Passage:

But if you're at home brushing teeth
and then having breakfast, you're a monster.
It's very minty.
Tell you what, nothing spoils a glass of orange juice
like toothpaste.
But not as much as when you're a kid.
Like when you're a kid, you'd brush your teeth
and then for like a couple of hours
you couldn't drink orange juice.
But as an adult I feel like
the time's far less. It's like when
you go out and you're meeting your friends
and so you brush your teeth and you Listerine
and then you have a Prosecco
20 minutes later. Yeah, it really ruins a Prosecco as well.
It really ruins any drink, doesn't it?
Well, 30% of people brush their teeth
before breakfast, but the majority, 70%
brush after breakfast.
Okay.
Right.
Some feedback on it.
Erin says,
I'm a mouth breather,
so I wake up with rank breath.
I must immediately brush.
Rank.
Oh,
yeah.
Yeah.
How does your breath get so rank overnight?
I think it's because I,
I thought it was because I close my mouth
when I sleep.
I'm a nose breather.
So,
it's just festering in there for six to seven hours.
Or is it because it's a long time and nothing's happening there?
And you're not...
Okay, so I Googled.
This is what Google says.
When you're awake, your mouth usually produces enough saliva
to break down food particles that allow odor-causing bacteria to grow.
But when you're asleep, the saliva production slows down
and the bacteria starts growing
and produces what is called volatile sulfur compounds.

Recorded information:
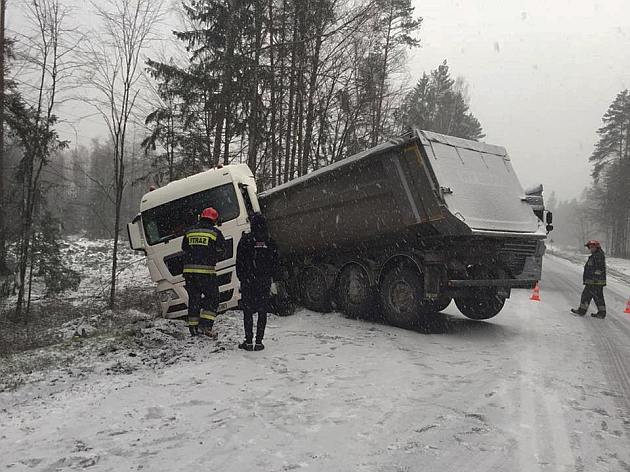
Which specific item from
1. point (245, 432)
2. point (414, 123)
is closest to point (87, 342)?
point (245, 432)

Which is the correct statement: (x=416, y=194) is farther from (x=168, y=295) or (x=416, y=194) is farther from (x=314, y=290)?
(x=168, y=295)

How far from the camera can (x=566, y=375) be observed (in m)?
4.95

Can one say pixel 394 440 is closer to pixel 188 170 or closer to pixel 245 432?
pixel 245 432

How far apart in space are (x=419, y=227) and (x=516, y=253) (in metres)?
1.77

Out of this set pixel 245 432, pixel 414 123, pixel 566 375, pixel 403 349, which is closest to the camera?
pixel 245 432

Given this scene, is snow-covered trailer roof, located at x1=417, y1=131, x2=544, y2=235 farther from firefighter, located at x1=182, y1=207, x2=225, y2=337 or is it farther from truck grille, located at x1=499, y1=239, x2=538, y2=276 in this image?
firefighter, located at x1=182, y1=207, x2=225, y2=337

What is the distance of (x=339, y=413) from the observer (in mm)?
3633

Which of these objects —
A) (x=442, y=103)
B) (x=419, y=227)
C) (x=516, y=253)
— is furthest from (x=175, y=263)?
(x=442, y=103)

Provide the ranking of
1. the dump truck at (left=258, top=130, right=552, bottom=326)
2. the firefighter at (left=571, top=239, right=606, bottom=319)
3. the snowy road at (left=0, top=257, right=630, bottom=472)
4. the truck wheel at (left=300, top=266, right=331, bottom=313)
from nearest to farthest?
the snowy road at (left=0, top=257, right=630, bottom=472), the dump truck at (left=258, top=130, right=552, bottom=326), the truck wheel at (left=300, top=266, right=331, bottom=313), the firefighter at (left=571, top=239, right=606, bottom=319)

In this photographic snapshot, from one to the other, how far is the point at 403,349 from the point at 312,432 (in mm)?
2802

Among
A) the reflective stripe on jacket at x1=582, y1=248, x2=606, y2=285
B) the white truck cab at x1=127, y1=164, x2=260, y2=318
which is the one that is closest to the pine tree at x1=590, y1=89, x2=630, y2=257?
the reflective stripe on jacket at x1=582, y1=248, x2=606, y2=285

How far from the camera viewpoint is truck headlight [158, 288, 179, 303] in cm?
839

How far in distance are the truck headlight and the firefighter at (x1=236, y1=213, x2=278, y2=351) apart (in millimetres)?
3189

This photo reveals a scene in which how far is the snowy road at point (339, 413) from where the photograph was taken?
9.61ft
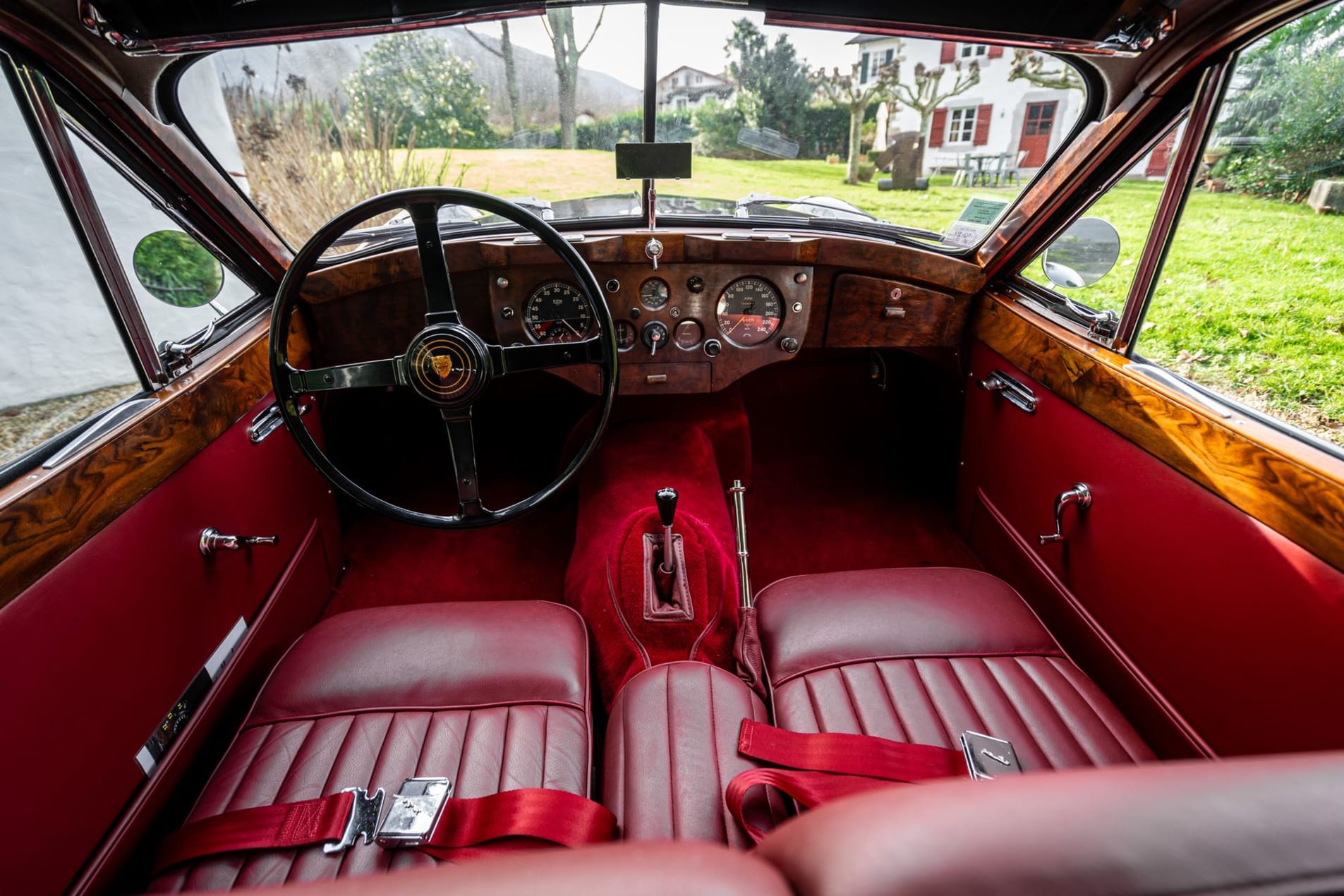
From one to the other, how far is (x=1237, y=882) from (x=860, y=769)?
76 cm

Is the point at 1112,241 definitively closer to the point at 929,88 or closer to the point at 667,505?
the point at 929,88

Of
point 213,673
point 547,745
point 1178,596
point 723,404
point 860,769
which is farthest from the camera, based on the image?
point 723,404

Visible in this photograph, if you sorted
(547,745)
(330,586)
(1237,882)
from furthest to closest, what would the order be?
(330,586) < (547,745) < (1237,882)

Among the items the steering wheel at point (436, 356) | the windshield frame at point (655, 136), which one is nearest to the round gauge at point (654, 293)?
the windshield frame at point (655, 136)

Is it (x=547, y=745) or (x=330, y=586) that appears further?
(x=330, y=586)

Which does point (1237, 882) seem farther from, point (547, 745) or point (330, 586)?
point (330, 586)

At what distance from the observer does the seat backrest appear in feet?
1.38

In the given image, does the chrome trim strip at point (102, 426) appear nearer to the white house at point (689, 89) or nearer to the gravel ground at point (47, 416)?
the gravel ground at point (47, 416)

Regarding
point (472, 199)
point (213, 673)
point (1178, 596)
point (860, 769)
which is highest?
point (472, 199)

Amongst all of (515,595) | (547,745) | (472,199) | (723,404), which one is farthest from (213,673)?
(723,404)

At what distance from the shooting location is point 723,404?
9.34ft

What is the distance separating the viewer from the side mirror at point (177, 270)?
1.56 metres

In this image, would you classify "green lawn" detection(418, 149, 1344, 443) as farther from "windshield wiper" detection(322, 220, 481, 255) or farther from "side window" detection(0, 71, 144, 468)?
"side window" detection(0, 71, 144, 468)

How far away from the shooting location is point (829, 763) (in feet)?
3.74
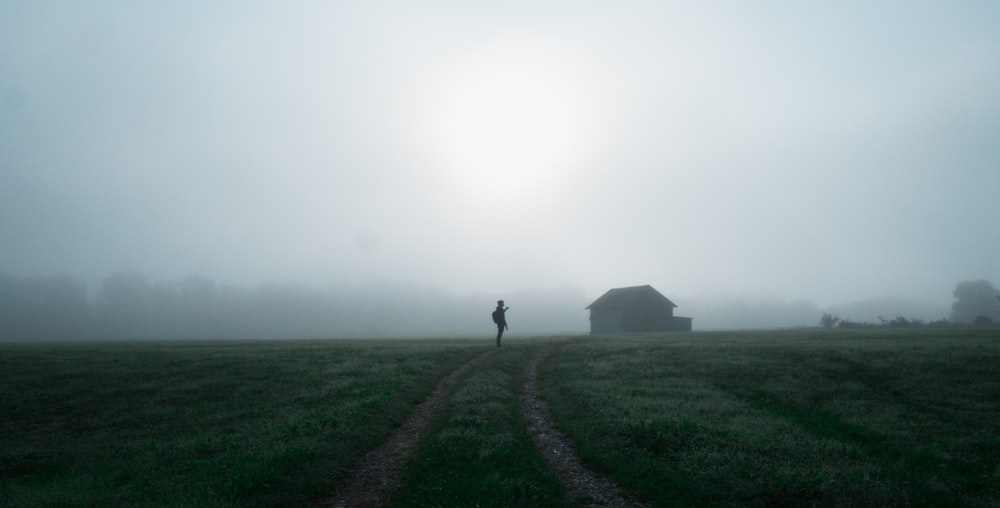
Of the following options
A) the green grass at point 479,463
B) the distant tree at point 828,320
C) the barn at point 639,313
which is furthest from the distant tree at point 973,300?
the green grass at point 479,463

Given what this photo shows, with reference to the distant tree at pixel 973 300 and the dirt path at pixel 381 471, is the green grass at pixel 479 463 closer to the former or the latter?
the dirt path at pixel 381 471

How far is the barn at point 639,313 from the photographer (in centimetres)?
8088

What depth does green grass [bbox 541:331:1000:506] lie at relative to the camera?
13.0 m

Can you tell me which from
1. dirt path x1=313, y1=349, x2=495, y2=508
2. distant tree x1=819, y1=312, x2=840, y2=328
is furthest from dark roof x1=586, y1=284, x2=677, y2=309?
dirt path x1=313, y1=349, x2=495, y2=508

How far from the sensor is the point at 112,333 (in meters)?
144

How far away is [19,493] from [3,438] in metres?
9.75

Directions:
Write out, word for word, the part of the tooth-brushing conversation from "Well, 30% of" to "with rank breath.".

Response:
Well, 30% of people brush their teeth
before breakfast, but the majority, 70%
brush after breakfast.
Okay.
Right.
Some feedback on it.
Erin says,
I'm a mouth breather,
so I wake up with rank breath.